● Work to complete:
Starting with the line that contains "Looking at the", reproduce each line through the end of the entries exactly as written.

● Data supplied:
===============
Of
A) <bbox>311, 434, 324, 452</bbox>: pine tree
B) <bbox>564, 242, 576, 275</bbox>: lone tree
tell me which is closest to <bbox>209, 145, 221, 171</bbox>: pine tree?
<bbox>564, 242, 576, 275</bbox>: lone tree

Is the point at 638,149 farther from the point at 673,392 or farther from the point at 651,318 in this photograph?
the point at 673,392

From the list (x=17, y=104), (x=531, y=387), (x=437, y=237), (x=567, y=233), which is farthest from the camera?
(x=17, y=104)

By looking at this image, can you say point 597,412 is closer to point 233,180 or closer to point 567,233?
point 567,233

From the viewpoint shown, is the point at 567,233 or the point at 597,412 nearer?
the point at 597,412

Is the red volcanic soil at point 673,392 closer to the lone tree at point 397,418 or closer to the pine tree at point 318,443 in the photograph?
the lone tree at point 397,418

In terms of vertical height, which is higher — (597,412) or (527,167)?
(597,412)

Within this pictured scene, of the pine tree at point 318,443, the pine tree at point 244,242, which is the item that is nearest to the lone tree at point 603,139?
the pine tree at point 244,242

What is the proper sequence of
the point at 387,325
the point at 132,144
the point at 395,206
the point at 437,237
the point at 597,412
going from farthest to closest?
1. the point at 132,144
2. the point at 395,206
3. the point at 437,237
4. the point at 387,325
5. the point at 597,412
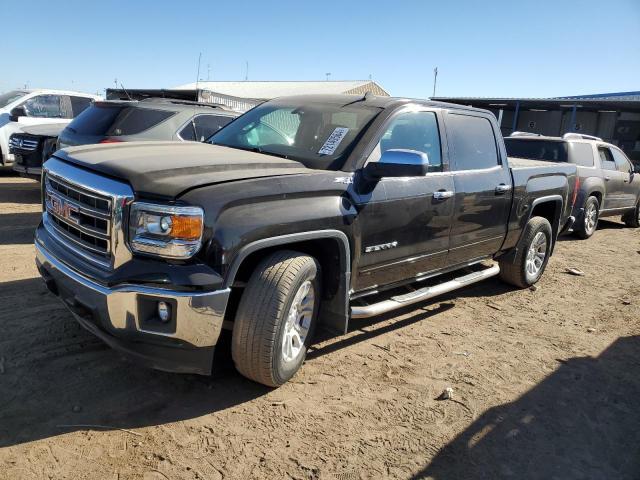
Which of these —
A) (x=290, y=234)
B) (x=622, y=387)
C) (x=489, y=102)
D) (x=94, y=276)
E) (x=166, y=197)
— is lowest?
(x=622, y=387)

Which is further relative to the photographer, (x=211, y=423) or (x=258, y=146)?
(x=258, y=146)

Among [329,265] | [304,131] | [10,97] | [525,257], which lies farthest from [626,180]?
[10,97]

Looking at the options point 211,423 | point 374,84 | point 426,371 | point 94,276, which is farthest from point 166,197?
point 374,84

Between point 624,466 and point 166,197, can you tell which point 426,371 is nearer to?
point 624,466

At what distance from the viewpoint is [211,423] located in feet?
9.63

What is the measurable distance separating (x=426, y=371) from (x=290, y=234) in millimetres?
1603

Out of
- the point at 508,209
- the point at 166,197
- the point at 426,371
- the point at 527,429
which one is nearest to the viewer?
the point at 166,197

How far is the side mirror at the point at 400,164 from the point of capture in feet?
11.2

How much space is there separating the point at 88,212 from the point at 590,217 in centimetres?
962

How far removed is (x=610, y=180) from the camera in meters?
10.3

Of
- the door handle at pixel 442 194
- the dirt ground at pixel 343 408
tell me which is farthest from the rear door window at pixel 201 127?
the door handle at pixel 442 194

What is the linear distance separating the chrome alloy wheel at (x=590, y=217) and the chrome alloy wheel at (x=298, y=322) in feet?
26.7

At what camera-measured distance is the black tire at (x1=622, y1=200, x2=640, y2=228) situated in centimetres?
1171

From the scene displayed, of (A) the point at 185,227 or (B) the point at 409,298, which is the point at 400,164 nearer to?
===============
● Expected output:
Looking at the options point 211,423 | point 374,84 | point 426,371 | point 94,276, which is farthest from point 166,197?
point 374,84

Between point 624,466 and point 166,197, can you tell which point 426,371 is nearer to?
point 624,466

At what distance from the viewpoint is [211,423] located in feet?
9.63

What is the measurable distance separating (x=426, y=371) from (x=290, y=234) in millimetres?
1603

Out of
- the point at 508,209
- the point at 166,197
- the point at 426,371
- the point at 527,429
which one is nearest to the viewer?
the point at 166,197

How far is the side mirror at the point at 400,164 from the point of capture in feet?
11.2

How much space is there separating the point at 88,212 from the point at 590,217 in centimetres?
962

How far removed is (x=610, y=180) from the camera in meters?
10.3

Of
- the door handle at pixel 442 194
- the dirt ground at pixel 343 408
tell me which is farthest from the rear door window at pixel 201 127?
the door handle at pixel 442 194

What is the linear distance separating the chrome alloy wheel at (x=590, y=217) and the chrome alloy wheel at (x=298, y=322) in feet?
26.7

At what camera-measured distance is the black tire at (x1=622, y1=200, x2=640, y2=228) situated in centimetres?
1171

From the scene displayed, of (A) the point at 185,227 or (B) the point at 409,298, which is the point at 400,164 nearer to?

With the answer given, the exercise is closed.